» Data section:
(begin)
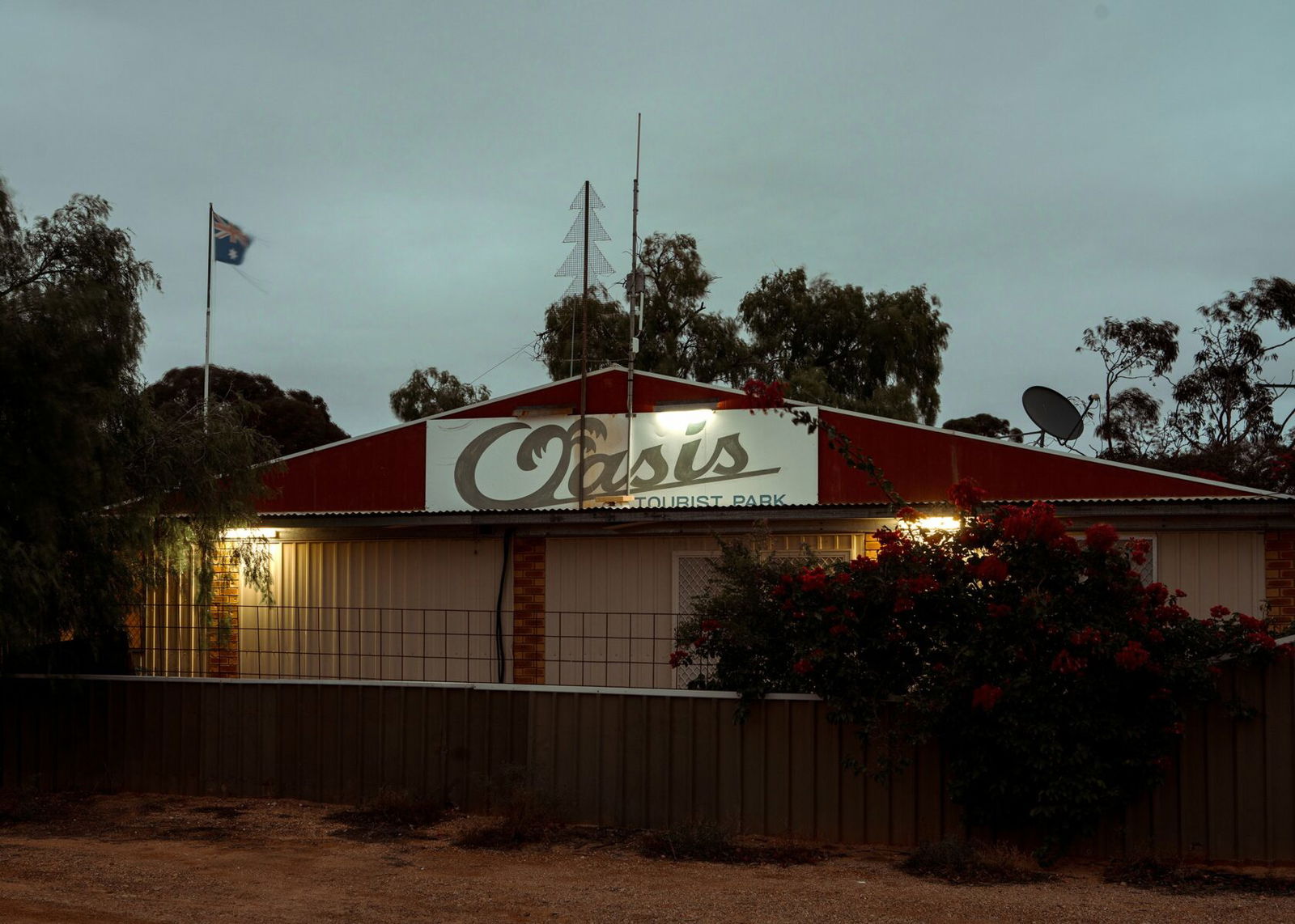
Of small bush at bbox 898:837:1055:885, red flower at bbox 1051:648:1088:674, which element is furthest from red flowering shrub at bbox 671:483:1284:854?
(end)
(begin)
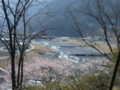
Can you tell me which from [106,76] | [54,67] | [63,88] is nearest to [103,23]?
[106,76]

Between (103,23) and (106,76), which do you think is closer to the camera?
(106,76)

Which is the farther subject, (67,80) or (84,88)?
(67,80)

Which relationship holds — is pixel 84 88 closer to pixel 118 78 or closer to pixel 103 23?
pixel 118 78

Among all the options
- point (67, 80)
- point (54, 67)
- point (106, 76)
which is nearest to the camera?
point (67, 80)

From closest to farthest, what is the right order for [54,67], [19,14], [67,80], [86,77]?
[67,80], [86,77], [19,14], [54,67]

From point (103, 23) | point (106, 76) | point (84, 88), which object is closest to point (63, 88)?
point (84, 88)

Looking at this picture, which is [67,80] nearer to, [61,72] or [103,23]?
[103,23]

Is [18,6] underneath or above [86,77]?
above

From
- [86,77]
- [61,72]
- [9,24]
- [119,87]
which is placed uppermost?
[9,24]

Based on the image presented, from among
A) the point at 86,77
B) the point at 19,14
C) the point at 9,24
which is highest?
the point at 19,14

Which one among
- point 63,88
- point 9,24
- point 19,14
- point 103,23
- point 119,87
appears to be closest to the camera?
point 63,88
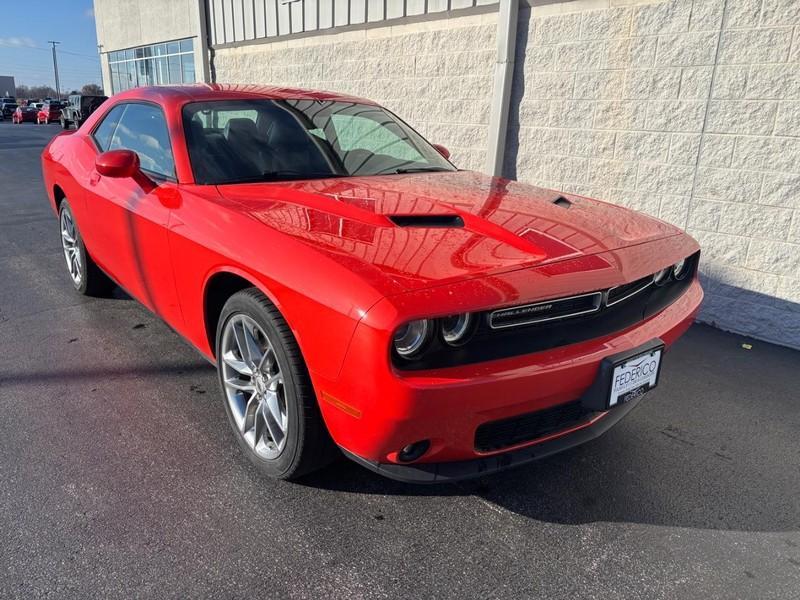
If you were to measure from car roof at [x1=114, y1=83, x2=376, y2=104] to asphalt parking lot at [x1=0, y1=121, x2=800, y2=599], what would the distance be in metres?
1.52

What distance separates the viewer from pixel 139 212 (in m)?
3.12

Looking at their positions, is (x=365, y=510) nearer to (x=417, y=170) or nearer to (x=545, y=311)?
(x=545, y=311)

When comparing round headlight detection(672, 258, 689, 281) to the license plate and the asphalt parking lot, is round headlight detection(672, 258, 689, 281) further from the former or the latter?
(end)
(begin)
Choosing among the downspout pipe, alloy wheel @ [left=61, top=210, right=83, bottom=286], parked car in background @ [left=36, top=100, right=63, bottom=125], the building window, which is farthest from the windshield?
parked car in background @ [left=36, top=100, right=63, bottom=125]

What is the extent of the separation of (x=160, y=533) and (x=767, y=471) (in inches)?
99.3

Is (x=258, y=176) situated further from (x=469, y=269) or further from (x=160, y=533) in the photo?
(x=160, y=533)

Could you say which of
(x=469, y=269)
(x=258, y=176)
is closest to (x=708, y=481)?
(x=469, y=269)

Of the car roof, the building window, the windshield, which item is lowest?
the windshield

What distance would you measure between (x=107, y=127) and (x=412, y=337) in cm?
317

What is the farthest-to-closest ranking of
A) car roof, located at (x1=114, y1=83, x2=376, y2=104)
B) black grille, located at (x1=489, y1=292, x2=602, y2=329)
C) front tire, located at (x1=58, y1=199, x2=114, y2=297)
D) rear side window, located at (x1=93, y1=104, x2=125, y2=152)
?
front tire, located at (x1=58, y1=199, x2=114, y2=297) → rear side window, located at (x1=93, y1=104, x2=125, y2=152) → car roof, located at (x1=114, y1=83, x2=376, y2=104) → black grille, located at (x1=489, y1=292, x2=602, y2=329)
(end)
Rewrite the lines from the one containing "What distance would" through the one containing "front tire, located at (x1=58, y1=199, x2=114, y2=297) →", inclusive, with "ranking" changed to "order" and nothing else altered.

What distance would you measure between (x=107, y=127) and (x=412, y=337) in cm?
317

What is the farthest-to-closest order of
A) car roof, located at (x1=114, y1=83, x2=376, y2=104)
B) black grille, located at (x1=489, y1=292, x2=602, y2=329)
C) front tire, located at (x1=58, y1=199, x2=114, y2=297)
D) rear side window, located at (x1=93, y1=104, x2=125, y2=152)
?
front tire, located at (x1=58, y1=199, x2=114, y2=297) → rear side window, located at (x1=93, y1=104, x2=125, y2=152) → car roof, located at (x1=114, y1=83, x2=376, y2=104) → black grille, located at (x1=489, y1=292, x2=602, y2=329)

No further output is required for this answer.